Demokratischer Aufbruch;
demokratischer Verfall
Schon komisch, über diese Unausgewogenheiten regt sich der Mainstream nicht auf. Aber über eine kleine thüringische Landesregierung, die ungefähr so viel Einfluss auf die Bundespolitik hat, wie ein verletzter Regionalligaspieler auf den Leistungseinbruch der Nationalmannschaft, regt man sich gar tierisch auf. Sie soll der Abgesang des demokratischen Gedankens sein. Das behaupten dieselben Schreiberlinge, die den Maidan-Putsch und die daraus folgenden »demokratischen Umstrukturierungen« als einen weiteren Meilenstein der demokratischen Erfolgsgeschichte feierten. Diejenigen, die Tymoschenko und Chodorkovskij als Vertreter eines neuen freien Ostens hochleben ließen und faschistische Tendenzen im ukrainischen Erwachen als demokratischen Frühling wahrnahmen.
Ausgerechnet diese Experten in Sachen Demokratie sind nun besorgt, weil Die Linke zu einem Fitzelchen Geltung kommt. Zu einigen Brösel vom ganzen Kuchen. Da bricht denen schon die Welt zusammen. Als ob Mielke bald selbst Ministerpräsident würde. Wo sehen diese Leute denn bitteschön Wiedergänger Honeckers? Sie sind ja nicht mal deren Kinder. Sie haben sich zur Distanzierung von der DDR drängen lassen. Taktisch nicht unklug. Aber unter Linken ist man sich doch ohnehin einig, dass die DDR niemand mehr haben will. Verdammt, warum reden wir denn jetzt schon wieder von der DDR? Was hat die denn mit Ramelow zu tun? Der Mann hat ja nicht mal »drüben« gelebt.

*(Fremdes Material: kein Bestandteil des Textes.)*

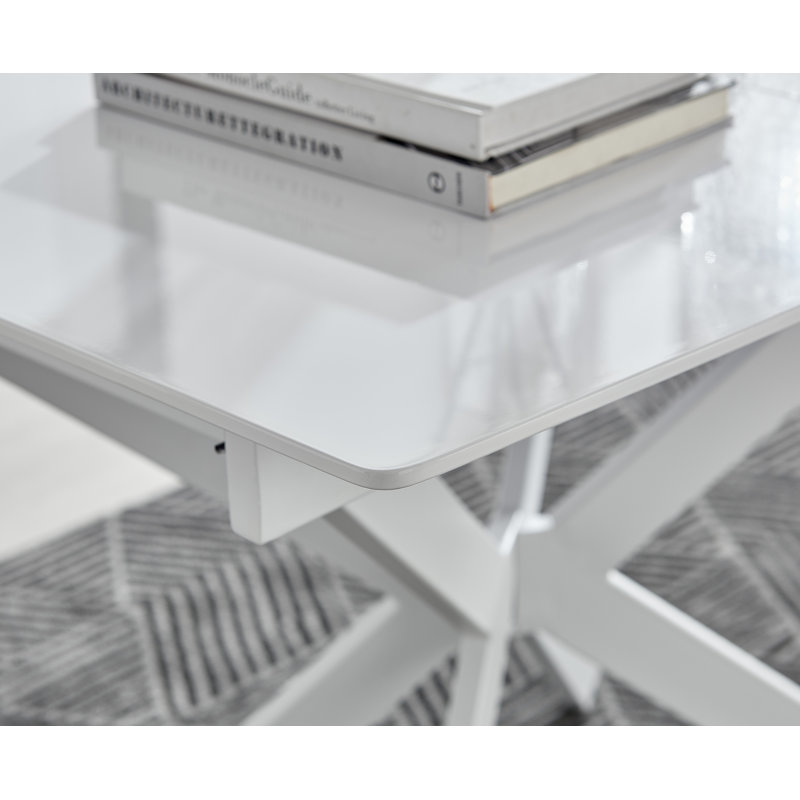 Eubanks Extending Table (100cm), H75 x L160 x W80cm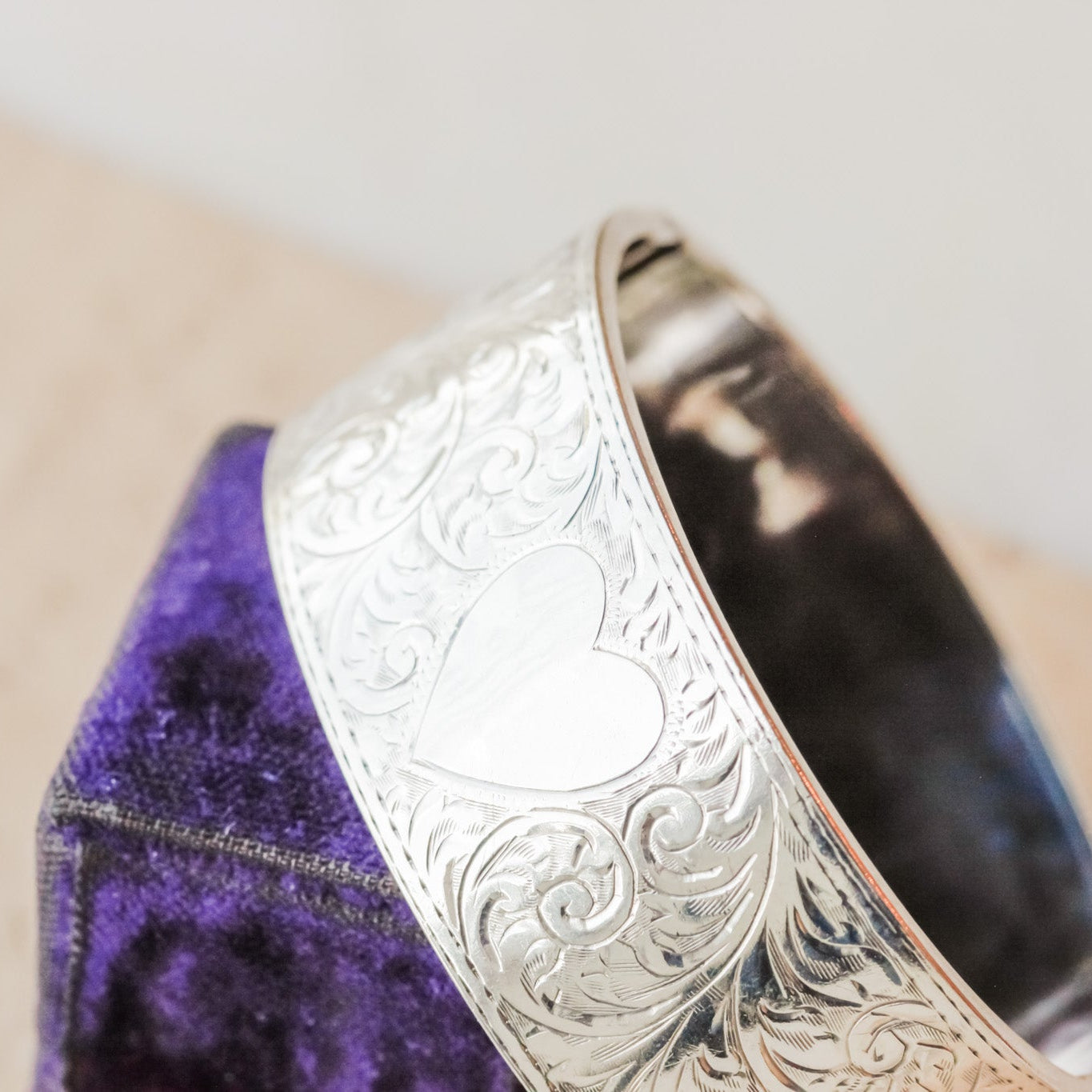 Sweetheart Sterling Bracelet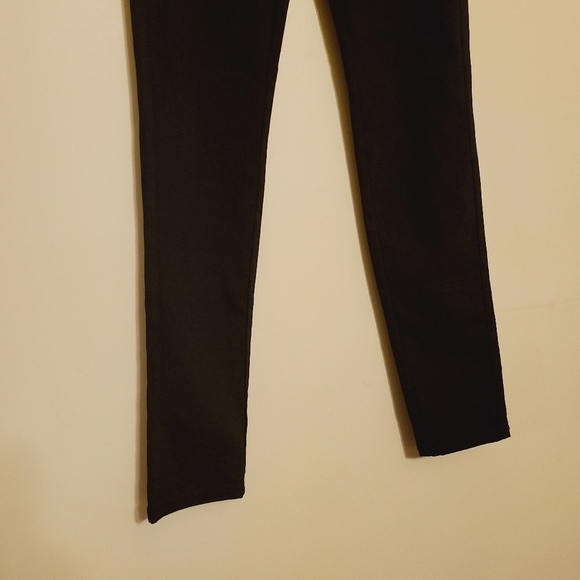 Swank A Posh | Women's Black Stretchy Skinny Jeans (Size XL) - Picture 10 of 11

Aber es ist doch so, dass jeder von irgendwo herkommt. Ein Teil von Die Linke hat ihre Wurzeln in dem Fragment einer Partei, die mal die DDR leitete. Die Union und die Liberalen waren Sammelbecken für Leute, die mal ein Reich führten. Aber was haben diese ollen Kamellen zum Beispiel mit Kauder oder Lindner zu tun?

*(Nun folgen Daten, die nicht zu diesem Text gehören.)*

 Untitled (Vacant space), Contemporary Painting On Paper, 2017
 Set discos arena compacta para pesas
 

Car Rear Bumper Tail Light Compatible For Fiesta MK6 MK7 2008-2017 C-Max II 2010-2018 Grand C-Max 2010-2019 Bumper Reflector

Ich glaube nicht mal, dass die Leute vor 25 Jahren auf die Straße gingen, weil sie auch ein Stückchen politische Landschaft der Bundesrepublik wollten. Es war doch alles eher viel banaler, viel unpolitischer. Man hatte die Mangelwirtschaft satt, wollte konsumieren. Ich schrieb vor vielen Jahren darüber. Wer »Auf die faule Haut« kennt, der erinnert sich vielleicht an das kurze Essay. Erst später erzählte man sich, der Kapitalismus sei so begehrt gewesen, dass er gewinnen musste. Aber anderes war damals möglich. Nur darum geht es gerade nicht. Deshalb zurück zum roten Faden: Tun wir mal für einen Augenblick so, als seien die Leute damals wirklich politisch motiviert auf die Straße. Tun wir mal so, als sei es ihnen um die Demokratie gegangen. Was hätten sie gewollt? Nicht auch Landesregierungen, die wechseln können? Alternativen?
Sie sind sicher nicht auf die Straße gegangen, um Jahrzehnte danach einigen Journalisten zuhören zu müssen, wie sie aus einer sozialen Alternative eine SED-Kaderschmiede stilisieren oder wie sie uralte Episoden aufwärmen, mit denen die heutigen Protagonisten so gut wie gar nichts mehr zu tun haben. Ob sie wohl auf die Straße gingen, damit sie ihren alten Karl-Eduard von Schnitzler gegen neue, modernere von derselben hetzerischen Sorte eintauschen konnten? Nein, nicht Die Linke als Teil einer Regierung stößt den Menschen, die damals protestierten, vor den Kopf. Es ist dieser Mainstream, diese kleinkarierten Meinungs- und Scharfmacher, die demokratische Normalitäten skandalisieren, die ins Gesicht dieser Menschen schlagen.